Am I saying that Jews are like Muppets? Not necessarily. Sure, we’re short and furry and loveable, we make awkward arm movements when we talk, have a high tolerance for being thrown around, and get to important functions about four minutes before they start, even if we’re the ones hosting those functions. Okay, so maybe we are like Muppets.

In the past 60 years, we’ve picked ourselves up from the worst ashes imaginable, reclaimed our land, and established it as a State. We have the only democracy in the region -- an oasis of joy and laughter in middle of the desert, and we work every day to hold onto that. But we still have a ways to go. In the time we’ve been… not gone, but forgotten, the world has become cynical – it’s moved on and forgotten about our singing and dancing and arm flailing.

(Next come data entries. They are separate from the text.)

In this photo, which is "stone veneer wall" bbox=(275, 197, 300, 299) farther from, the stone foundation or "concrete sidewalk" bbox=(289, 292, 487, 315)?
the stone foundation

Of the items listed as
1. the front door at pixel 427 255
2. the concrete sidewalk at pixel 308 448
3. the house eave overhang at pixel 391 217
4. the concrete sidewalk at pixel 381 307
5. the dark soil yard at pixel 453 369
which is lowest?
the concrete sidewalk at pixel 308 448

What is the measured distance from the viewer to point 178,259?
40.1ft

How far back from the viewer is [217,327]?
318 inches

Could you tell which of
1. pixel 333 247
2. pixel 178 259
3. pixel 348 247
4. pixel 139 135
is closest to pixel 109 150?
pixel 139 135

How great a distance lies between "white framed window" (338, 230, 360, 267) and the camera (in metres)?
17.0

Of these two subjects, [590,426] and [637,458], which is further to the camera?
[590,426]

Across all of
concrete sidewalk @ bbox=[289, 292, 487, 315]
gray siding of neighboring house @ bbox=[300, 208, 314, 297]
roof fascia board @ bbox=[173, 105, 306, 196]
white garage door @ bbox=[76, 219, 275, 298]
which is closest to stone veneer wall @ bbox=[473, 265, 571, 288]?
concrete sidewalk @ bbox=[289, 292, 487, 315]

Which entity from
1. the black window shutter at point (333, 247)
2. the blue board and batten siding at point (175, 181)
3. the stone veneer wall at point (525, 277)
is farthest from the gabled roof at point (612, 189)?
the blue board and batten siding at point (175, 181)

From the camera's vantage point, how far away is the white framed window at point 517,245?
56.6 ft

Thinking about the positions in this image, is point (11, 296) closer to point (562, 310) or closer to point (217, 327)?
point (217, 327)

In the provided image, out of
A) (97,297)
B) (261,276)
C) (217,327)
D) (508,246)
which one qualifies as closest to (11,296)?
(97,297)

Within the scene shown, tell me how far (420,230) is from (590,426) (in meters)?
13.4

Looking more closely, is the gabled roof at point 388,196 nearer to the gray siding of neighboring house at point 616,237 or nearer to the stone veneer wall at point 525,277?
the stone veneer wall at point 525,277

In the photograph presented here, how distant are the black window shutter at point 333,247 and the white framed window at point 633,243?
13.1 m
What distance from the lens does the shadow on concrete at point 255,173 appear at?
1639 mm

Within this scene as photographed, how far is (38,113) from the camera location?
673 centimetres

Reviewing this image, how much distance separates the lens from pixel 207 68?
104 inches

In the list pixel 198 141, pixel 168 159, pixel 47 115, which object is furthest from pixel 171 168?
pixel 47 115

But if we all pull together again, we can remind the world of who we are. All of us – the green ones, the pink ones, the blue ones, the chefs, the musicians, the scientists, the crotchety old men who show up at every function and complain that they’d rather be at home – need to get together and remind the world, and ourselves, who we are.

Sure, it’s not easy to fix things up. But like a telethon, it’s not one person’s dollar that saves the day. It’s everyone’s dollar.

I’m reminded here of the story of Chanukah, but I don’t know why.

Ok, here’s why: We almost lost our theater that time too. But then a small, determined army of us came out of nowhere and beat the Greeks into obscurity. Seriously. Their only accomplishments since then, as far as we know, have been salad and yogurt. And then we came back in, the place was in shambles, and we had to fix it up, in the dark. But we worked together. If we did it then, we can do it again. And that was just a small group of us. Imagine what we could do if we got ALL the Muppets together.

It’s like the song toward the beginning of the movie:

“I’ve got everything that I need, right in front of me.
Life’s a happy song, when there’s someone by my side to sing along.”

Actually, it’s more about what was going on during that song. The song was actually a whole musical number. Apparently, in Smalltown, when you see someone walking down the street and singing, you drop whatever you’re doing, even if you’re right in middle of getting married, and you come out into the street and dance behind him, because you know that if you don’t dance to his song, he’s not going to dance to yours tomorrow. And then you’ll be stuck, say, trying to make a point to your wife with no backup. But also because you know that it’s not a musical number unless everyone’s dancing.

The Muppets are a family that, like all families, have fallen out of touch. And at times, so are we. It takes all types to make a family, but working together, we can keep the studio operating and save it from the evil oil barons who want our land.

We have the theater. We just have to work together to make it even better.